2016年9月3日土曜日

国連によるSustainable Development Goals(SDG)の大幅改定

寡聞にして不勉強だったので、国連による持続可能な開発目標が大きく改定されて、かなり充実した目標設定がなされてたということをつい最近知った。よい機会なので、下にその大目標を日本語訳しておく。各大目標の下にはより具体的な小目標が設定されており、全体として立体的な構成になっているように思う。

1.すべての場所においてあらゆる形の貧困を撲滅する。
2.飢餓をなくし、食糧の安全保障と栄養状態を改善し、持続的な農業を推進する。
3.健康な生活を保証し、全世代においてよい人間存在(well-being)のあり方を推進する。
4.包括的で平等な教育を保障し、すべての人が生涯学習できる機会を推進していく。
5.ジェンダーの平等を達成し、女性と女の子の権利を保障する。
6.水の入手可能性と持続的な管理、そして、衛生をすべての人に保証する。
7.エネルギーが供給され、信頼性があり、持続可能であることがすべての人に保証する。
8.包括的で持続可能な経済成長を持続的に推進し、すべての人に対する完全で生産的な雇用および尊厳ある労働を推進する。
9.レジリアントなインフラを構築し、包括的、持続的な産業を推進し、イノベーションを育む。
10.国内および国際的な不平等を削減する。
11.都市および人間の居住地を包括的、安全、レジリアント、持続的なものにする。
12.持続的な消費と生産のパターンを保証する。
13.気候変動とそのインパクトに立ち向かうための緊急のアクションをとる。
14.持続的な発展のため外洋、海洋、海産資源を保全し持続的に利用する。

◆ データ ◆

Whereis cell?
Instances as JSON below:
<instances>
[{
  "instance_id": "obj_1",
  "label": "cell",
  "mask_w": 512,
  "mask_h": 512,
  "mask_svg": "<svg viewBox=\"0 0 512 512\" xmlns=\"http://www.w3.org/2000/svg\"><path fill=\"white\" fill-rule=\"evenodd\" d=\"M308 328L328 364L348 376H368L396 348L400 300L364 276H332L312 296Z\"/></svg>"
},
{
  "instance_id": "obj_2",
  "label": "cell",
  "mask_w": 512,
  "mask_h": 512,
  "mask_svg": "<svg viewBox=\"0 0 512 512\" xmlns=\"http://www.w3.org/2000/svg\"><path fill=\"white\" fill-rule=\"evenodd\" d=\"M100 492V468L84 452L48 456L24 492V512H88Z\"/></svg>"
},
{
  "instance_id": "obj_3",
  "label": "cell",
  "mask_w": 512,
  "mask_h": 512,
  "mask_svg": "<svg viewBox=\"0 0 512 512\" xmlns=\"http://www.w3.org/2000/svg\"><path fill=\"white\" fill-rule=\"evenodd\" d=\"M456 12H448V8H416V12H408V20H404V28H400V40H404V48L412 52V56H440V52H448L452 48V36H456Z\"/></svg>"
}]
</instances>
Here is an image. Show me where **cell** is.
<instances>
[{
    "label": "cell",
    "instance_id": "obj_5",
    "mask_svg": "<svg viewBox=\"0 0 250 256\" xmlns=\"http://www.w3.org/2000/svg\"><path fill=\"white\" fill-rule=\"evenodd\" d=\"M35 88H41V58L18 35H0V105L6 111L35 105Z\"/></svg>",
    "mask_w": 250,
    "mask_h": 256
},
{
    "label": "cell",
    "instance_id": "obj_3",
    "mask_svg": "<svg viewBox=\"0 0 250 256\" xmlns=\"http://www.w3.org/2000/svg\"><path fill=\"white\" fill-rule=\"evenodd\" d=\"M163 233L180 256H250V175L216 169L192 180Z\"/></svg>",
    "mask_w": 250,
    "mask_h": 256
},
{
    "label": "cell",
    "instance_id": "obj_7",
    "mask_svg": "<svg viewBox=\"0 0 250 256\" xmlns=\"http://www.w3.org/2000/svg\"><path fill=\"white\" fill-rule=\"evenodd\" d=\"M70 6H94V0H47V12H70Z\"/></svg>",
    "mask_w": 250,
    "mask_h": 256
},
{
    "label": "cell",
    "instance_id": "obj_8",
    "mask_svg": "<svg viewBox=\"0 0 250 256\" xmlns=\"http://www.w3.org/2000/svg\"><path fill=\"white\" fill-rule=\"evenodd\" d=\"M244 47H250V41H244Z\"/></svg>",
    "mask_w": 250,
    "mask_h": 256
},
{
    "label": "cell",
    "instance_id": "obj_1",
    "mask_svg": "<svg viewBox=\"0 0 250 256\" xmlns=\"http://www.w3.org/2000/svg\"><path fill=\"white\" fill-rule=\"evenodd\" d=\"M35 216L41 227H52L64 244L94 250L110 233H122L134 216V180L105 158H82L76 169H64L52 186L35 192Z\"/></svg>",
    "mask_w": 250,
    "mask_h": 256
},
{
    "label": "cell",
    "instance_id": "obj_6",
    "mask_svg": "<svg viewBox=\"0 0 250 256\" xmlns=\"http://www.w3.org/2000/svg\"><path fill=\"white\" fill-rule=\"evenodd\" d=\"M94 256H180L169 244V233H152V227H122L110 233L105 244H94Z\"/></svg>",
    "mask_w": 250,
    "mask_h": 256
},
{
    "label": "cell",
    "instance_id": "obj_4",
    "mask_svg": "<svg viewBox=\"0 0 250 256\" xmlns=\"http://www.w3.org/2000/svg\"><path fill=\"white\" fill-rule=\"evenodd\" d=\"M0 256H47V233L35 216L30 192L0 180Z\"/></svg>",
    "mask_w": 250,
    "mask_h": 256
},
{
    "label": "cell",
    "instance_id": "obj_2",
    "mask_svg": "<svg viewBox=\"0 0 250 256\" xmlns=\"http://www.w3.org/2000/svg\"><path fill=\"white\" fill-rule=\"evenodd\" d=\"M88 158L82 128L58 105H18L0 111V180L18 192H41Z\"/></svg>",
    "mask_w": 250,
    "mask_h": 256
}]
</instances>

◆ 練習問題 ◆
(A) 持続可能な開発目標についての本文を、二文で要約してください。
(B) 持続可能な開発目標についての本文をもとに、次の問いに答えてください。
(i) 各大目標の下には何が設定されていますか。
(ii) 5番目の目標で権利の保障が求められているのは誰ですか。
(iii) 13番目の目標でとるとされているのは何ですか。
(C) 持続可能な開発目標についての本文を、最後に示された文の後から書き継いでください。

◆ 解答 ◆
(A) 国連による持続可能な開発目標が大きく改定され、かなり充実した目標設定がなされていたことを最近知ったため、その大目標が日本語訳で示されている。各大目標の下にはより具体的な小目標が設定されており、挙げられた大目標は貧困の撲滅や飢餓の解消から、気候変動への緊急のアクション、外洋や海洋、海産資源の保全と持続的な利用にまで及んでいる。

(B)
(i) より具体的な小目標です。
(ii) 女性と女の子です。
(iii) 気候変動とそのインパクトに立ち向かうための緊急のアクションです。

(C)
15.陸域の生態系の保護、修復、持続的な利用を行い、持続的な森林管理を行い、砂漠化に立ち向かい、土地劣化を食い止め修復し、生物多様性の損失を食い止める。
16.持続的な発展のために平和で包括的な社会形成を推進し、すべての人が社会的な正義にアクセスすることができるようにし、効果的で、説明責任があり、包括的な制度を構築する。
17.持続的な発展のための国際的なパートナーシップを実装する方法を強化し、再活性化する。

inclusiveという用語が多用されているが、どのように訳したらよいかがわからなかった。とりあえず包括的とそのままの訳になっている。また、ocean, sea, marineという用語が並列で使用されているのだが、これらをどう区別するのかもわからなかったので、適当な訳になっている。そのほか、この手の文章の専門家ではないので、適切な用語が用いられていない点も多いと思う。引用をしたいと思う人は、別途、専門家による訳を参照されたほうがよいかと思う。

いずれにしても、よきにつけ悪しきにつけ、今後は、この目標となんらかの形でリンクさせないと、研究成果の世界的な流れとの関連付けが難しいだろう。